The T cell-based immune system has evolved to recognize and destroy cells that differ from “self” on the basis of the antigens they express. Many human tumors contain large numbers of mutations, of which many hundreds can be present within expressed genes. As the resulting altered protein sequences are foreign to the immune system, immune recognition of such “neo-antigens” has been proposed as a major factor in the activity of clinically used immunotherapeutics such as anti-CTLA-4 and anti-PD-1.

In support of this hypothesis, using in-house developed technologies we have demonstrated that both CD4 and CD8 T cell recognition of the consequences of DNA damage is a common feature in human melanoma and can be boosted by T cell checkpoint blockade. Furthermore, to extend these data to other tumor types, we have benchmarked the foreign antigenic space in a variety of human cancers against a series of human pathogens. Collectively, these data, and data from other groups, establish “tumor foreignness” as one of the critical determinants in effective cancer immunotherapy.

Clearly, the sensitivity of tumor cells to the tumor-specific T cell pool that can be present in intrinsically foreign tumors forms an additional requirement for tumor control. To address factors that control such sensitivity, we a currently determining mechanisms of immune escape upon T cell targeting of human tumors. Results from this analysis are expected to contribute to the further definition of biomarkers that predict the outcome of the interaction between human tumors and the T cell-based immune system.

Citation Format: Ton Schumacher. T cell recognition and tumor resistance in human cancer [abstract]. In: Proceedings of the Second CRI-CIMT-EATI-AACR International Cancer Immunotherapy Conference: Translating Science into Survival; 2016 Sept 25-28; New York, NY. Philadelphia (PA): AACR; Cancer Immunol Res 2016;4(11 Suppl):Abstract nr IA04.

TASK INSTRUCTIONS –
[A] From the abstract, copy the stretch from "Clearly, the sensitivity" through "cell-based immune system." word for word.
[B] Translate this sentence from the abstract into Spanish: "Many human tumors contain large numbers of mutations, of which many hundreds can be present within expressed genes."
[C] Turn the paragraph of the abstract beginning "In support of this hypothesis" into a bulleted list that keeps its main facts.

DATA SUPPLIED –
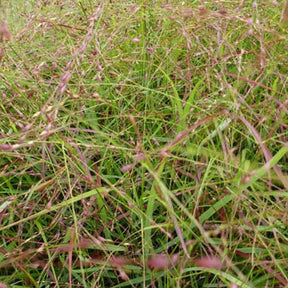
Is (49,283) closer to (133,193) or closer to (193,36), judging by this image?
(133,193)

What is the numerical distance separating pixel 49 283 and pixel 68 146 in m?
0.29

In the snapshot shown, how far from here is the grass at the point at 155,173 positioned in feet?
3.19

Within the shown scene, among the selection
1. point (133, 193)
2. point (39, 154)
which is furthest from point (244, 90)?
point (39, 154)

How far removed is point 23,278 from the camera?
108cm

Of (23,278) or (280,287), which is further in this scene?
(23,278)

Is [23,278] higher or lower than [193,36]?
lower

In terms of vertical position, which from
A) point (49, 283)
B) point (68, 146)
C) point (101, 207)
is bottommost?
point (49, 283)

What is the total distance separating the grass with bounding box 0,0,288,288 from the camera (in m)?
0.97

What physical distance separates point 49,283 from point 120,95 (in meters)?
0.50

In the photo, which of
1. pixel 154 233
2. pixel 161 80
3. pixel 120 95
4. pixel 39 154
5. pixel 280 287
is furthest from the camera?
pixel 161 80

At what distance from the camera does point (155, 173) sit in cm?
84

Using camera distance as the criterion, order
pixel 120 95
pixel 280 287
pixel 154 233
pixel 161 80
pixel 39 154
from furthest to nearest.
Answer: pixel 161 80 → pixel 120 95 → pixel 39 154 → pixel 154 233 → pixel 280 287

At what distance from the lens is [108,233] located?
43.7 inches

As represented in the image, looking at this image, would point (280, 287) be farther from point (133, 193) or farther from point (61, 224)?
point (61, 224)
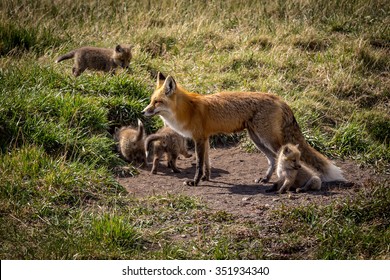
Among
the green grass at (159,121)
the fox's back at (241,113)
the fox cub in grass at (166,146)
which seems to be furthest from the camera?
the fox cub in grass at (166,146)

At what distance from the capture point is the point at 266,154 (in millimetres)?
9188

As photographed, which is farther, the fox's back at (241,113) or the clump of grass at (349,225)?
the fox's back at (241,113)

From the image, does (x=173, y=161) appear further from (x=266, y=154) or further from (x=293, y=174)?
(x=293, y=174)

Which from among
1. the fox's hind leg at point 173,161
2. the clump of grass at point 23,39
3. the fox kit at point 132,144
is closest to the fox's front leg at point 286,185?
the fox's hind leg at point 173,161

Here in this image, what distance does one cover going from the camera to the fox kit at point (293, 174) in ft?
27.7

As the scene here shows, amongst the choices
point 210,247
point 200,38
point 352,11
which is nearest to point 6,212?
point 210,247

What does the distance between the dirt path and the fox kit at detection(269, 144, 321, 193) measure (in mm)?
154

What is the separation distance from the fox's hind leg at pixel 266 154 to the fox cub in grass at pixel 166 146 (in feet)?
3.31

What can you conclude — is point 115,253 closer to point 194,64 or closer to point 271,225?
point 271,225

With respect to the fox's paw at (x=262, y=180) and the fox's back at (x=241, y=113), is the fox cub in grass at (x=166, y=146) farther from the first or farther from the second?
the fox's paw at (x=262, y=180)

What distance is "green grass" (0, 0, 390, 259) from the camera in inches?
273

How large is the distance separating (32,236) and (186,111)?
9.27ft

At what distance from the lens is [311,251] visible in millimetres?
6906

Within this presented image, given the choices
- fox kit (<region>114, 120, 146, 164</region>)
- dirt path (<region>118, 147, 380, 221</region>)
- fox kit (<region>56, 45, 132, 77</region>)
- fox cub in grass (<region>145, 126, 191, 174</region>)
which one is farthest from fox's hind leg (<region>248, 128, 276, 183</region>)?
fox kit (<region>56, 45, 132, 77</region>)
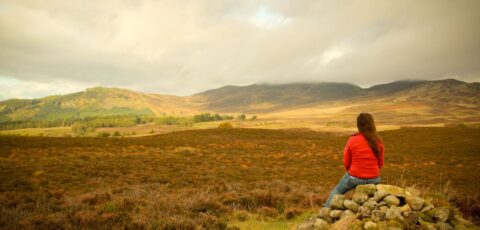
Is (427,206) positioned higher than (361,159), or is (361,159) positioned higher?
(361,159)

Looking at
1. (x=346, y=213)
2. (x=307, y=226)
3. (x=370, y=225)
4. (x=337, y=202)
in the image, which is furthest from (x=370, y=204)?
(x=307, y=226)

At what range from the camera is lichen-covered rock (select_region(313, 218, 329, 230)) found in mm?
5762

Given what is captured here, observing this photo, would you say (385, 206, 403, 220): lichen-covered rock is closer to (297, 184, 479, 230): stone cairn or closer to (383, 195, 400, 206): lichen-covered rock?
(297, 184, 479, 230): stone cairn

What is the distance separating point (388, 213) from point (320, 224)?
1467mm

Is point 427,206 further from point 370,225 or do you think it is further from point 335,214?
point 335,214

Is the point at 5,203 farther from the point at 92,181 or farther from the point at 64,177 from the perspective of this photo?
the point at 64,177

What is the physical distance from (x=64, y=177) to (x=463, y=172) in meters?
32.0

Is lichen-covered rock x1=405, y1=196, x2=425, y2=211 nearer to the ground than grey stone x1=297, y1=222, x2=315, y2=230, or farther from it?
farther from it

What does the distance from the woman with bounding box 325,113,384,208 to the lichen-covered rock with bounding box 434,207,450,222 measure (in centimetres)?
118

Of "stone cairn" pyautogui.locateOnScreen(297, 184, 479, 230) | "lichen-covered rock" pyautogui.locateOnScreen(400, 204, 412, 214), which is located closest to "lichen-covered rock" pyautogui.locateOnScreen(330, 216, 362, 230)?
"stone cairn" pyautogui.locateOnScreen(297, 184, 479, 230)

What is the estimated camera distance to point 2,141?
29.8 meters

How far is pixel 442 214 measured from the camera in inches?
200

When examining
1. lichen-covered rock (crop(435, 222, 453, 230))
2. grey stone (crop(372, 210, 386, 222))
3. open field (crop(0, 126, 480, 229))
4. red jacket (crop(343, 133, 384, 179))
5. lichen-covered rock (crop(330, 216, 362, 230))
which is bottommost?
open field (crop(0, 126, 480, 229))

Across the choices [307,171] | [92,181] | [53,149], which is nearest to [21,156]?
[53,149]
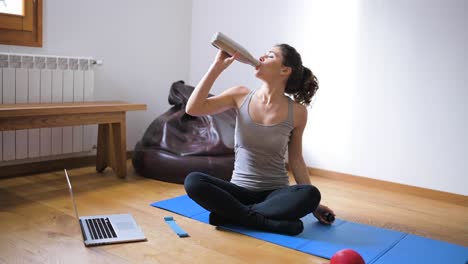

ANSWERS FOR EACH ITEM –
[A]
Clearly, the sensitivity of tumor cells to the tumor-specific T cell pool that can be present in intrinsically foreign tumors forms an additional requirement for tumor control. To address factors that control such sensitivity, we a currently determining mechanisms of immune escape upon T cell targeting of human tumors. Results from this analysis are expected to contribute to the further definition of biomarkers that predict the outcome of the interaction between human tumors and the T cell-based immune system.

[B] Muchos tumores humanos contienen un gran número de mutaciones, de las cuales muchos cientos pueden estar presentes en genes expresados.

[C]
- In-house developed technologies were used to show that CD4 and CD8 T cell recognition of the consequences of DNA damage is a common feature in human melanoma.
- This recognition can be boosted by T cell checkpoint blockade.
- To extend these data to other tumor types, the foreign antigenic space in a variety of human cancers was benchmarked against a series of human pathogens.
- Together with data from other groups, these findings establish "tumor foreignness" as one of the critical determinants in effective cancer immunotherapy.